社員には、食・体・心の健康を大切にしてほしいという想いで、食堂・ジム・座禅道場が建てられました。AIDINING(アイダニング)とAIDOJO(アイ道場)と命名されていて、創業以来の大きな投資と聞いています。

 

AIDINING(アイダニング)

 

――すごい投資ですね。

 

はい。びっくりされるのですが、普通のスポーツジムより大きかったり、オリンピック選手が使うようなメーカーの機材もたくさんあります。

約20年間スポーツトレーナーに従事した方に、専任ジムトレーナーとして社員になってもらいました。

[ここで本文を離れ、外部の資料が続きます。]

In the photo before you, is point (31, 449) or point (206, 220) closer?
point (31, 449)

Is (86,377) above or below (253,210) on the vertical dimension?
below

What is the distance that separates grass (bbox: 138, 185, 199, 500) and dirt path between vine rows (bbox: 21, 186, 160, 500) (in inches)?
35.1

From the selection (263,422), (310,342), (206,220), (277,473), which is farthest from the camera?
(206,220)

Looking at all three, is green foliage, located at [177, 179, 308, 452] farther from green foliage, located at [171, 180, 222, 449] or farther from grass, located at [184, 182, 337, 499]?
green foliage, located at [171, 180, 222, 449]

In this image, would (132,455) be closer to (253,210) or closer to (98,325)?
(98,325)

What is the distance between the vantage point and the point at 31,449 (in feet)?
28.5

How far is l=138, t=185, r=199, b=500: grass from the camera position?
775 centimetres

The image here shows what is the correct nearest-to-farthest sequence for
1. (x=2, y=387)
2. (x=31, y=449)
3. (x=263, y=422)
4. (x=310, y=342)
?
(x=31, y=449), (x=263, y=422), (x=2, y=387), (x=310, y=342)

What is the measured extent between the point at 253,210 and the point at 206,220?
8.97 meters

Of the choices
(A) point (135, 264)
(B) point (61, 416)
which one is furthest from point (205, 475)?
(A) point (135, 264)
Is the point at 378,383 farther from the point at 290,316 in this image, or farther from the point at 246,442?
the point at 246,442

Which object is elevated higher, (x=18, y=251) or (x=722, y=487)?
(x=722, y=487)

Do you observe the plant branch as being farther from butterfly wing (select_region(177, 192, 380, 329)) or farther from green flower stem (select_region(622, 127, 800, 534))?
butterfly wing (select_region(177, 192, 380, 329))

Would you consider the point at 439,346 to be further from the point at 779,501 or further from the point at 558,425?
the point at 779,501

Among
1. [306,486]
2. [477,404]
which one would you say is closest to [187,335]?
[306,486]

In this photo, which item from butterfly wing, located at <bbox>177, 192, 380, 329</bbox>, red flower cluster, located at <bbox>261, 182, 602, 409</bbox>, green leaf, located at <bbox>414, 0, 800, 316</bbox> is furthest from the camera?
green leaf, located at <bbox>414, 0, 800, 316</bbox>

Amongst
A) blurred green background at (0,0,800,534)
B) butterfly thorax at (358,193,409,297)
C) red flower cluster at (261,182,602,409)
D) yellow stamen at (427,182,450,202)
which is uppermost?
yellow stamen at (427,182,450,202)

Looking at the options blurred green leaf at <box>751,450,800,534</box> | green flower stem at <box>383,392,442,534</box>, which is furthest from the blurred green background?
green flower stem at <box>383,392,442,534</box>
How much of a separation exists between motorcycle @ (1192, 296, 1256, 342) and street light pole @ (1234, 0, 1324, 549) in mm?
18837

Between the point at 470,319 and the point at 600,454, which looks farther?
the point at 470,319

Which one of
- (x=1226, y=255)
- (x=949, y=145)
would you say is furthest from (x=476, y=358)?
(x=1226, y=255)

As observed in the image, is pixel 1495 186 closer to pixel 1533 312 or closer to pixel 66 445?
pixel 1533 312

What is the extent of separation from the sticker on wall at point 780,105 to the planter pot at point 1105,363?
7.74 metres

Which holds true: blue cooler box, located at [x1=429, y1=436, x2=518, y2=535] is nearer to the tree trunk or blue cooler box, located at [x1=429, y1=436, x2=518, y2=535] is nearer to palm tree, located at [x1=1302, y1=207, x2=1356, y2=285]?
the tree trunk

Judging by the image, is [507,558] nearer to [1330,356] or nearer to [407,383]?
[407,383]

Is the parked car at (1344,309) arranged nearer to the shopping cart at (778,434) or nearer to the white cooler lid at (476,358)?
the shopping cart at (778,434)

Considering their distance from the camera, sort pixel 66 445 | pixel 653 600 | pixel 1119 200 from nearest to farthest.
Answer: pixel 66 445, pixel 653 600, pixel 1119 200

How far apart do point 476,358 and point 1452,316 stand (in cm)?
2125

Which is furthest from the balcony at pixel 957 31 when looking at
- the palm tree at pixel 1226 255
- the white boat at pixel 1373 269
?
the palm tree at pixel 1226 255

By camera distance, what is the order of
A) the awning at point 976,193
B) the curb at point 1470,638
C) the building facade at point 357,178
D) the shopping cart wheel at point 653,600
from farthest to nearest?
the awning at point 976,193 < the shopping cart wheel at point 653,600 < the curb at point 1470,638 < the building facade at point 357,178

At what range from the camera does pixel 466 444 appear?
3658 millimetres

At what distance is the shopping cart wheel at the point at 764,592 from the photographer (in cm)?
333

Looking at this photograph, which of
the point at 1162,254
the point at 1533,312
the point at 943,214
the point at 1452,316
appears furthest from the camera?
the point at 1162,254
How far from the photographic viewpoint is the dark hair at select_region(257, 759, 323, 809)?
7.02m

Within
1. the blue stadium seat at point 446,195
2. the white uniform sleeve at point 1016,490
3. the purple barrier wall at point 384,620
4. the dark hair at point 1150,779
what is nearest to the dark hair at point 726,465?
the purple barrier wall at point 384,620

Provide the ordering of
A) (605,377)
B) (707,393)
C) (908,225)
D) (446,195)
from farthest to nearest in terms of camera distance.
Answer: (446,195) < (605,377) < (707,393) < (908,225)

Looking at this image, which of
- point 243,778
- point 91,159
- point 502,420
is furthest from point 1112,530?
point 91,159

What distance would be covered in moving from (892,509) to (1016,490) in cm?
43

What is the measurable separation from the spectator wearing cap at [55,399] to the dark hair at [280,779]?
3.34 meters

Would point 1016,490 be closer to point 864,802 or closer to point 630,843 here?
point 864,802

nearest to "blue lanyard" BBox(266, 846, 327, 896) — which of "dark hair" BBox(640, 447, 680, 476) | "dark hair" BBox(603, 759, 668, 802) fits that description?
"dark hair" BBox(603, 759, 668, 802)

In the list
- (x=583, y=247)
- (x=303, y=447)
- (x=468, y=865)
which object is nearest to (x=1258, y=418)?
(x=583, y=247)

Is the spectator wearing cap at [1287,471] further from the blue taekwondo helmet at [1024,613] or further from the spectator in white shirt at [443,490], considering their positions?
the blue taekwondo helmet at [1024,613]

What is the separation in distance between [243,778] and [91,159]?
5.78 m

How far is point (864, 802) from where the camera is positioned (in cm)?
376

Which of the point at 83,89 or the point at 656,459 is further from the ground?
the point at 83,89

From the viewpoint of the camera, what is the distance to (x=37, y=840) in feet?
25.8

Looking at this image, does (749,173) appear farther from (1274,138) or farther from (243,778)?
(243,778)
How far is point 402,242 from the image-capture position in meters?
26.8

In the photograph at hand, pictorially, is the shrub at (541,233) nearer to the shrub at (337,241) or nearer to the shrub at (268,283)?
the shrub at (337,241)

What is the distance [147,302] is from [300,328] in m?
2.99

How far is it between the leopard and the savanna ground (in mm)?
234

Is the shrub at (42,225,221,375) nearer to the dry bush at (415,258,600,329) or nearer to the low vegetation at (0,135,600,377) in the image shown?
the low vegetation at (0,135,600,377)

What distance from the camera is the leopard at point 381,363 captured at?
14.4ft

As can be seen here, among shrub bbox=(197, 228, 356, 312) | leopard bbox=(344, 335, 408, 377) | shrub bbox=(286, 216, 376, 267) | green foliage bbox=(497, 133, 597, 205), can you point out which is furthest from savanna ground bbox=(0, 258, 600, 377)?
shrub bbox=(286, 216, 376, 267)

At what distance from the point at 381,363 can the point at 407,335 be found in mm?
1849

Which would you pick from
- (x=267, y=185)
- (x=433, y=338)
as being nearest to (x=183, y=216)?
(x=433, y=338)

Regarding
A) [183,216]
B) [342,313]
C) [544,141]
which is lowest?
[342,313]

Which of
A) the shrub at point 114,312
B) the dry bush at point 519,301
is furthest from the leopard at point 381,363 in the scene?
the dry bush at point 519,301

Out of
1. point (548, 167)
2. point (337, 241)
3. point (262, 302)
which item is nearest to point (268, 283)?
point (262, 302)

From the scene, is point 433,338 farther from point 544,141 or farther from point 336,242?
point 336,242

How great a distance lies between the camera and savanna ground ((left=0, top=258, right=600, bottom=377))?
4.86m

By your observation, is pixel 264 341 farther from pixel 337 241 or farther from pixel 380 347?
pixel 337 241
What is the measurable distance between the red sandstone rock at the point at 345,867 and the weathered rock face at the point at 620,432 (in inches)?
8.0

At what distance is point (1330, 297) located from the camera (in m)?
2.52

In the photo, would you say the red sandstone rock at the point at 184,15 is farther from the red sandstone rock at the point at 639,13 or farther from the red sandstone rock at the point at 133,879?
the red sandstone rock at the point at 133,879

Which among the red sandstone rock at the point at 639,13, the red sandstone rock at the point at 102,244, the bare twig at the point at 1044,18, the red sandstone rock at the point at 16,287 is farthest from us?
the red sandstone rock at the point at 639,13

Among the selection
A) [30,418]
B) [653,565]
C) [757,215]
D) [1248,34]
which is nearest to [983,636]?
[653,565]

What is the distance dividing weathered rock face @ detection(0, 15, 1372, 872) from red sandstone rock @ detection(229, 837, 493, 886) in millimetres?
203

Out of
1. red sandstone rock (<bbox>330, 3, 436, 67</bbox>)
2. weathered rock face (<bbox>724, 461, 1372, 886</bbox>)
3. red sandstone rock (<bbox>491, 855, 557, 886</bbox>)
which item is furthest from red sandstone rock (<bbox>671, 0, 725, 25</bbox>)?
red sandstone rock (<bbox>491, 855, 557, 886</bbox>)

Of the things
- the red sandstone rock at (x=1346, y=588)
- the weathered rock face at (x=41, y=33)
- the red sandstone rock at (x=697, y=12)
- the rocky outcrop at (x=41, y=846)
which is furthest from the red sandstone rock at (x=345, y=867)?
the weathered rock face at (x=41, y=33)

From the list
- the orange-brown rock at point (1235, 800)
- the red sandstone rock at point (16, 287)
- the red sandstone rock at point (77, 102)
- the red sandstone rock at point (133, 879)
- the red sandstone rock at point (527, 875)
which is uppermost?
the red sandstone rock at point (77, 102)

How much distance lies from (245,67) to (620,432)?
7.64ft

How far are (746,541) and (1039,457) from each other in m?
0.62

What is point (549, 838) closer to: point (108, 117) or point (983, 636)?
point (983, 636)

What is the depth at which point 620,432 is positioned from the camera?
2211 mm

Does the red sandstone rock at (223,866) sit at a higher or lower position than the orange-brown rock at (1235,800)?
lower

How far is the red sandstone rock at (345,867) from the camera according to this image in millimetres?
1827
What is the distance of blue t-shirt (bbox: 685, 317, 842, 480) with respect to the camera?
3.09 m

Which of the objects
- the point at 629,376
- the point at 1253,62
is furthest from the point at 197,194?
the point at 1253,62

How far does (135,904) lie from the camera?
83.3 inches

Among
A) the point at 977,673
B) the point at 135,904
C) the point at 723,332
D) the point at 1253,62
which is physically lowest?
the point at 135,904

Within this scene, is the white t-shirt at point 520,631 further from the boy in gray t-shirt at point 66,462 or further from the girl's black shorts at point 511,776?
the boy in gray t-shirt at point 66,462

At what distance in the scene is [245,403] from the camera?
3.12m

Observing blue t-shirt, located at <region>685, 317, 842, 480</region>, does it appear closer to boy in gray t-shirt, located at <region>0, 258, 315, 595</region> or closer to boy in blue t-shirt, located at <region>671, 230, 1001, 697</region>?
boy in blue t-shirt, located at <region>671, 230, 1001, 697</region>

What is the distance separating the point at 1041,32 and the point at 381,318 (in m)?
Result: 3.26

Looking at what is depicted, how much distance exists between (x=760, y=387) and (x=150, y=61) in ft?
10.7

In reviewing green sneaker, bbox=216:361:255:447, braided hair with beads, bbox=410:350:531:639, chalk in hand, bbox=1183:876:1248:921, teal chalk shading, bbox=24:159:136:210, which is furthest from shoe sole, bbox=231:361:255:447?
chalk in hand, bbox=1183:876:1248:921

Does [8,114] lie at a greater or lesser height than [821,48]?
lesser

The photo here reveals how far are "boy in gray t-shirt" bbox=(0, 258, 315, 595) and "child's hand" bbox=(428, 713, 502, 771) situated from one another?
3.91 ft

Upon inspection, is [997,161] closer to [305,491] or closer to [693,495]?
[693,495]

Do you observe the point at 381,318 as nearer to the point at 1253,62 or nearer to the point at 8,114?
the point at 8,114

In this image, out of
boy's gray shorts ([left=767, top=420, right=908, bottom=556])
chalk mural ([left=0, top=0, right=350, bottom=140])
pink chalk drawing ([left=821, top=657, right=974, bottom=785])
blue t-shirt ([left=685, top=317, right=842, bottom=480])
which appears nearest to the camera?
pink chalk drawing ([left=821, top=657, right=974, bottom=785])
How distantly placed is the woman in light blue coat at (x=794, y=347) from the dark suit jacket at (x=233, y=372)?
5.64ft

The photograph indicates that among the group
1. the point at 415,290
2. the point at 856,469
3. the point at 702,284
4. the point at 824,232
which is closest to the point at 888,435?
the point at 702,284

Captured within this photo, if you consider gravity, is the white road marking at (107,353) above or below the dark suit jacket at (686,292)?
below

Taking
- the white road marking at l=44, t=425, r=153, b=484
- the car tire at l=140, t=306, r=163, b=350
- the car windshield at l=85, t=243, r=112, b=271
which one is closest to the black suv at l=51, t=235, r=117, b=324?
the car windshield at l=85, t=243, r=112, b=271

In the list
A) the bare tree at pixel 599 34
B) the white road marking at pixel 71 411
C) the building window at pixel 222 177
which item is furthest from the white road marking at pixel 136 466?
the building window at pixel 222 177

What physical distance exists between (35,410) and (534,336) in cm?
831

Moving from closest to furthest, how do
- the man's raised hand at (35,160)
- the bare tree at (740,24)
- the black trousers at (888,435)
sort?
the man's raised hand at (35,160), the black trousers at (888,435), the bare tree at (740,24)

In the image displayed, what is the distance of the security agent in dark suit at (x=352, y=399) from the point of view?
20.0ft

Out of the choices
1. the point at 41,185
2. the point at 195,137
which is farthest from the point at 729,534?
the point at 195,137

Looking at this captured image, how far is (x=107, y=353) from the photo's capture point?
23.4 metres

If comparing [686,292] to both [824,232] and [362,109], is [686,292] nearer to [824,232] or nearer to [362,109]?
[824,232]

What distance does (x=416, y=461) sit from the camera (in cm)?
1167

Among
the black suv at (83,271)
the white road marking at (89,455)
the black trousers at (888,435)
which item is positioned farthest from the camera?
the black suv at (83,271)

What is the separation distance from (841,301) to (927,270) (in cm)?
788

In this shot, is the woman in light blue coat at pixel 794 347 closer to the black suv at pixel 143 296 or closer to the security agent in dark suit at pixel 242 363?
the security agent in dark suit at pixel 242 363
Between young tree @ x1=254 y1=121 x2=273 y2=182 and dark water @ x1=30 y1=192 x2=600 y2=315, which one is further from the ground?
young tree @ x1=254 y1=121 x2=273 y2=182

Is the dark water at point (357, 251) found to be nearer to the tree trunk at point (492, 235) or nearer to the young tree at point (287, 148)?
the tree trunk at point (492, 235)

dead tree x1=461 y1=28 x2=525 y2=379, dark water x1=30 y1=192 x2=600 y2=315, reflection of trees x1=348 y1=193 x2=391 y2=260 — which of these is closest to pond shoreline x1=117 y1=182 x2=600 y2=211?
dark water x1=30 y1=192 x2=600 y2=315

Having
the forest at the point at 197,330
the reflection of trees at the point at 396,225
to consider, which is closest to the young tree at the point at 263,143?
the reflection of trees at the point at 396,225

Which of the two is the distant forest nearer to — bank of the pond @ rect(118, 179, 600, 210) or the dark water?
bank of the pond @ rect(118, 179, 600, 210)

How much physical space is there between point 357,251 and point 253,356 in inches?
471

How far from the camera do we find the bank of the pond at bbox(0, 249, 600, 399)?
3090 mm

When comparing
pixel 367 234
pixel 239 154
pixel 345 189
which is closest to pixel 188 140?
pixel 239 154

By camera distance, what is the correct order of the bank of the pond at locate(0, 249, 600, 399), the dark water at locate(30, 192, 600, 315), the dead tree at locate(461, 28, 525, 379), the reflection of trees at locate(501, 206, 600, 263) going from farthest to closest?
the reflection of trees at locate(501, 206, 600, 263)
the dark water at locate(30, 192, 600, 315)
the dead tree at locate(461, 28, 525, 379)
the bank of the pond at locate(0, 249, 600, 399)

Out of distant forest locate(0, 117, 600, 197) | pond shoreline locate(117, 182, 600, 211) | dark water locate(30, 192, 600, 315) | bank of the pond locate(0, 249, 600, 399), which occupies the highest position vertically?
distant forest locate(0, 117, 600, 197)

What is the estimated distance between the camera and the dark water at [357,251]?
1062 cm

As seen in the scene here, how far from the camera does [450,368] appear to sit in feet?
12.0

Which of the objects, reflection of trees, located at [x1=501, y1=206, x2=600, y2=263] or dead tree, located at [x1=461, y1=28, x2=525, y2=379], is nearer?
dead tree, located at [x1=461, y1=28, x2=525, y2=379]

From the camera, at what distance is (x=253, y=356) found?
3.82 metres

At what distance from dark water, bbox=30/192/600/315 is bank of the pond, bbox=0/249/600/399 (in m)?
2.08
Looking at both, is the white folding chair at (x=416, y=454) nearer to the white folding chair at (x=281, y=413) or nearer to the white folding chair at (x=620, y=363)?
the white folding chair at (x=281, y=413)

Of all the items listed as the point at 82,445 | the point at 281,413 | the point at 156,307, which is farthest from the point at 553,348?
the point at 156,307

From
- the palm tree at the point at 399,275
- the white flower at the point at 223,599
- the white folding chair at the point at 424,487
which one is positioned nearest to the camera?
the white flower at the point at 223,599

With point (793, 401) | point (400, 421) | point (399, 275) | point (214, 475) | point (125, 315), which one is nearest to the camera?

全社員に運動の目的(ダイエットや筋力UP、腰痛対策など)をヒアリングして、その人に合ったトレーニングメニューを指導してもらっています。

 

――座禅もできると伺いました。

 

スポーツジムの2階が、座禅道場です。岡山にある曹源寺の原田老師に月1回来てもらい、説法を聞きながら、全社員座禅をします。

1か月に1回、過去40回近く座禅の機会がありました。はじめた頃は30分座ると足がビリビリしたり、痛かったですが、慣れてくるんです。座禅って深い呼吸をすることが大事で、終わった後は頭がスッキリします。心の訓練ということで、座禅をやっています。

 

――新入社員さんや学生さんにも、御社の魅力は伝わっていると思いますか?

 

 

それは難しい質問ですね!!田舎なので、就職先として敬遠されると思うんです。そんな中で企業活動ができるだけの人材を集めていくには、投資や働きがいが必要なのかなと。今の社員も大切したいですし、将来的なことを考えても、しっかりと魅力をPRしていきたいですね!